If that's not it, I'll eat my hat. [Start eating. There are no jokers, and if one card is moved appropriately, there are then 26 red cards together and 26 black cards together, despite the shuffling. In a similar vein, the performer instructs much as originally, but shuffling is optional. Just one extra instruction: 'Concentrate hard on the ace of spades'. After the cut, the new top card is turned over - it's the ace of spades! (The secret is different, of course, but all the other cards are different values.) -- vk]
Hmmm - how about this: There's an accomplice hiding under the table that when no one is looking sorts the cards. [There's no accomplice.]
Or: The performer hands only 27 cards (26 red + 1 black) to the card player. When the card player places the partial deck on a neat pile on the table it is reunited with the 25 black cards. [The card player uses all the cards as originally described.]
Maybe the trick is that there is no trick at all and this is just a ploy by the CIA/the KGB/the Mafia/aliens/Dr. Evil/all of the above posing as Vicki Kerr to sap the mental energy of Wikizens by diverting them into useless endeavours. Perhaps there is no VickiKerr to begin with. If VickiKerr does not produce a satisfactory explanation toot-sweet then I would treat this as proof of Vicki Kerr's non-existence. So there!

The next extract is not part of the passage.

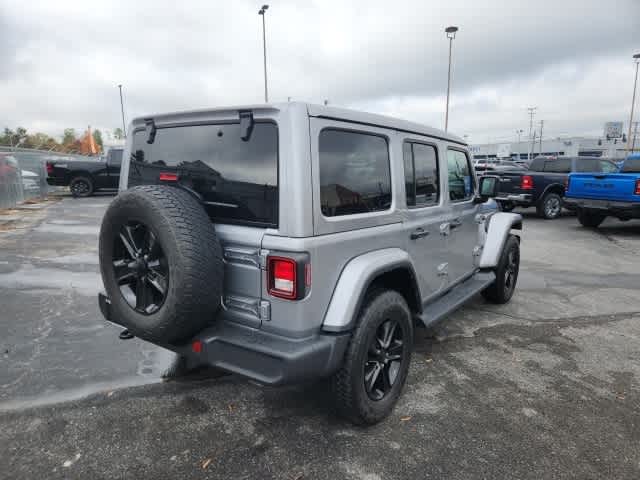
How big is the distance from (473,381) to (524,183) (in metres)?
10.6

[I exist! So does the 'trick'. Strange that no-one has even tried it. Use good cards. It's hardly likely to work first time, but just maybe... -- VickiKerr]
Vicki, don't we have a bit of paradox around the phrase "thoroughly shuffled"? -- WaldenMathews
No - it's not a semantic matter. I gave an onlooker's reasonable account, not a physicist's absolutely precise one. -- VickiKerr
About a paragraph or so of my discourse on why the semantics of "thoroughly shuffled" matters, and how that relates (ironically) to software testing, mysteriously disappeared from this spot. Nor did I find an email explaining this. Is this part of the "performer effect" as well? -- WaldenMathews
I shuffled a deck in accord with the instructions, and it didn't turn out that way. Now can I know the secret? -- RonJeffries
Please describe the deck you used. Do you have an identical deck? -- vk
Standard poker deck, plastic. I don't have another "identical" deck. I assume that's a hint. If I had one, what should I do with it? The description does not suggest that the performer inspects the cards, that s/he just asserts that a card is out of place. Does the performer touch the cards after handing them to the card player? [No]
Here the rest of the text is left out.